By undermining the reservation system in health education, the government may undo the public healthcare system.
Health workers prepare a temporary set-up of 1,450 beds for COVID-19 patients, during the ongoing nationwide lockdown, in Chennai, Saturday, May 30, 2020. Tamil Nadu Housing board quarters converted into a COVID Care Centre for quarantine.
Dr Sakthirajan, Medical professional in Tamil Nadu
Till the onset of a pandemic, the public health system conjured up an image of medical institutions (ranging from primary health centres to medical colleges) that were both unclean and mediocre. It was meant for those who cannot otherwise afford health. The private health sector, on the other hand, was seen as a saviour of the Indian elite.
COVID-19 is an unfortunate event, yet I believe that it has enlightened us and steered us towards a debate on the merit and contributions of the private health sector in public health, as well as the dire necessity to save the ‘drowning‘ public health system.
Since day one of the lockdown in March, I have been a witness to how the entire public healthcare system has remarkably risen to the occasion in Tamil Nadu. From doctors to sanitary workers, frontline workers involved in handling the crisis have been working around the clock, often compromising their own health and safety, while private clinics and private hospitals remaining entirely shut. With increasing cases of COVID-19 in Gujarat, we see the government ordering the private health sector to open up medical institutions in Ahmedabad or face punishment.
The situation is so serious in Maharashtra that the government went a step ahead and has threatened to cancel the practicing licenses of private doctors who are not willing to work for COVID-19 patients in government hospitals. The examples only show a very distinct lack of social responsibility in the private health sector.
But on the contrary, the Tamil Nadu public health system, with nearly 18,000 doctors (about 12,000 working in rural areas) and lakhs of nurses and paramedics, has not received a single resignation letter. There have been no reports of frontline health workers abandoning their responsibilities, even when doctors, postgraduates and nurses were infected. This achievement cannot be trivialised as wanting financial remuneration. As a doctor myself, I believe the real factor that keeps members of the public health system together is a sort of social binding.
A social bind is not built in a day, but through decades, essentially due to provisions of caste-based reservations that led to the entry of first-generation graduates like me into medical colleges. I can say with certainty that the 12,000 doctors serving in the rural Tamil Nadu are mostly from backward, most backward and scheduled castes. The upper-caste representation in these places is small (except in city-bound medical colleges).
Second, the most important factor is the provision of 50% reservation for government doctors in postgraduate education, thereby paving the way for career upgradation. It also makes a doctor work in the government sector till superannuation (as a compulsory bond till retirement exists for all government doctors in Tamil Nadu).
But the introduction of NEET as a sign of uniformity and the selection of so-called ‘meritorious’ students has become a stumbling block for first-generation students, and has made medical education a commodity for the urban elite irrespective of caste.
At this juncture, I find it reasonable to put forth that though Tamil Nadu has a rising incidence of COVID-19 due to multifactorial reasons, the case fatality rate (ratio of hospitalised patients to deaths due to COVID-19) is low when compared to all other States and this is only due to the service provided by doctors who have never written the NEET to prove their merit or capabilities. The onslaught of COVID-19 has very clearly established that NEET has never been and is no longer a measuring scale for merit. Continuing it any further will have dangerous repercussions for India’s health system of India.

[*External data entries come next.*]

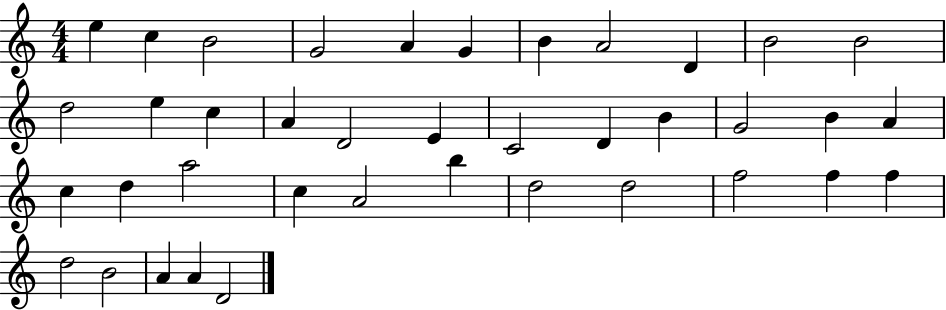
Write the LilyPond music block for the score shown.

{
  \clef treble
  \numericTimeSignature
  \time 4/4
  \key c \major
  e''4 c''4 b'2 | g'2 a'4 g'4 | b'4 a'2 d'4 | b'2 b'2 | \break d''2 e''4 c''4 | a'4 d'2 e'4 | c'2 d'4 b'4 | g'2 b'4 a'4 | \break c''4 d''4 a''2 | c''4 a'2 b''4 | d''2 d''2 | f''2 f''4 f''4 | \break d''2 b'2 | a'4 a'4 d'2 | \bar "|."
}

Further, the Medical Council of India made an eminently unnecessary amendment which is actually beyond its jurisdiction. By this amendment, reservation for government doctors has to be given only in diploma seats and not in postgraduate degree seats, both in the all-India pool of seats and also in the seats governed by individual States.
This has been further complicated by the conversion of all diploma seats to degree seats last year, leading to the denial of entry to postgraduation courses for a government doctor working in rural areas. This has in turn made the government service less attractive and has doomed many careers. (Since they have to compete with those only studying in more luxurious settings, guided by expensive coaching centres).

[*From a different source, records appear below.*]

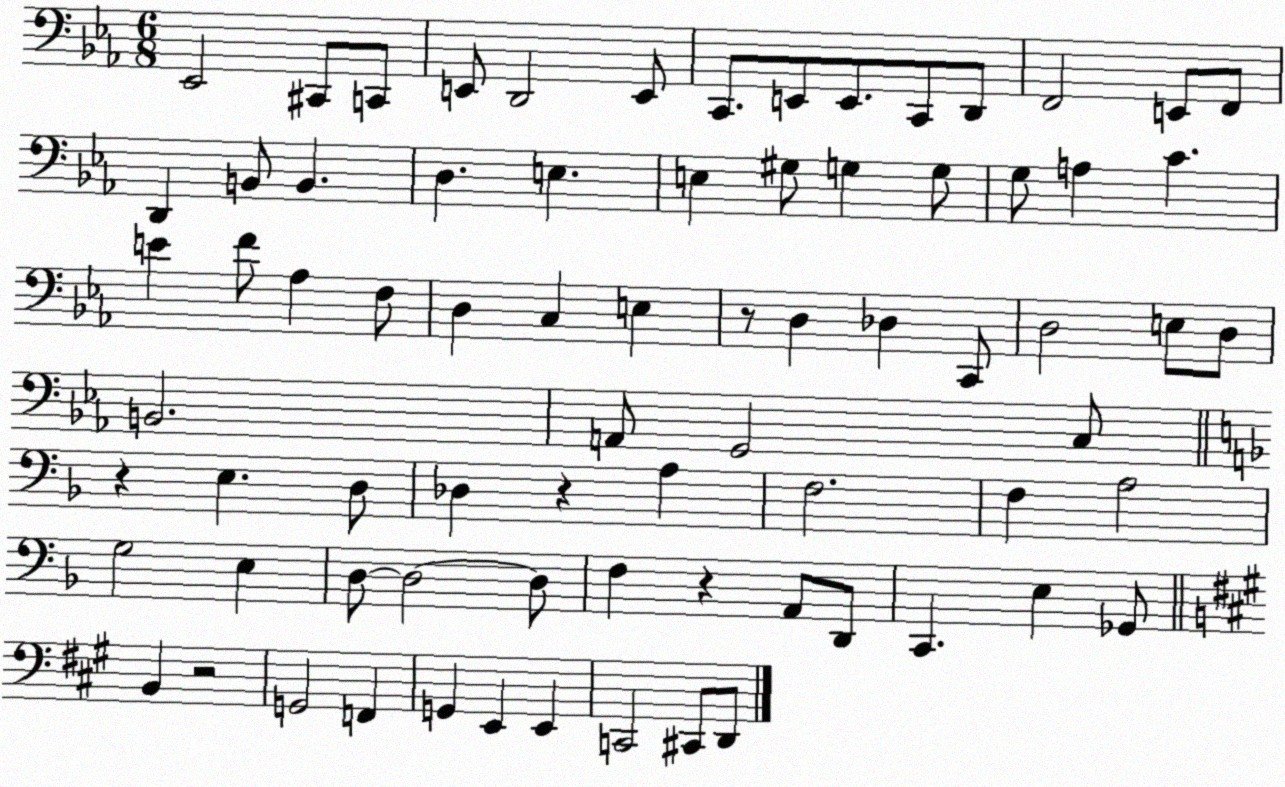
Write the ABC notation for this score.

X:1
T:Untitled
M:6/8
L:1/4
K:Eb
_E,,2 ^C,,/2 C,,/2 E,,/2 D,,2 E,,/2 C,,/2 E,,/2 E,,/2 C,,/2 D,,/2 F,,2 E,,/2 F,,/2 D,, B,,/2 B,, D, E, E, ^G,/2 G, G,/2 G,/2 A, C E F/2 _A, F,/2 D, C, E, z/2 D, _D, C,,/2 D,2 E,/2 D,/2 B,,2 A,,/2 G,,2 C,/2 z E, D,/2 _D, z A, F,2 F, A,2 G,2 E, D,/2 D,2 D,/2 F, z A,,/2 D,,/2 C,, E, _G,,/2 B,, z2 G,,2 F,, G,, E,, E,, C,,2 ^C,,/2 D,,/2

Secondly, the non-provision of OBC reservation in the all-India pool of seats (50 % of seats from every medical colleges given from the individual States) by the Central health ministry for the past nine years has led to the loss of postgraduation opportunities for nearly 2,500 OBC medical undergraduates every year throughout India.
By the non-implementation of both these reservations for government doctors in the postgraduate medical education after the introduction of the National Medical Commission (NMC), the State and Central governments have gradually incapacitated the public health system even in States like Tamil Nadu and Kerala (considered the best performers). In the future, we might not even have a proper comprehensive public health system to handle a pandemic like COVID-19.
Given the immense contribution of the public health sector in handling a pandemic like this, the government must come forward to roll back all measures that would spell doom for the public health sector. Otherwise, the country will have to pay.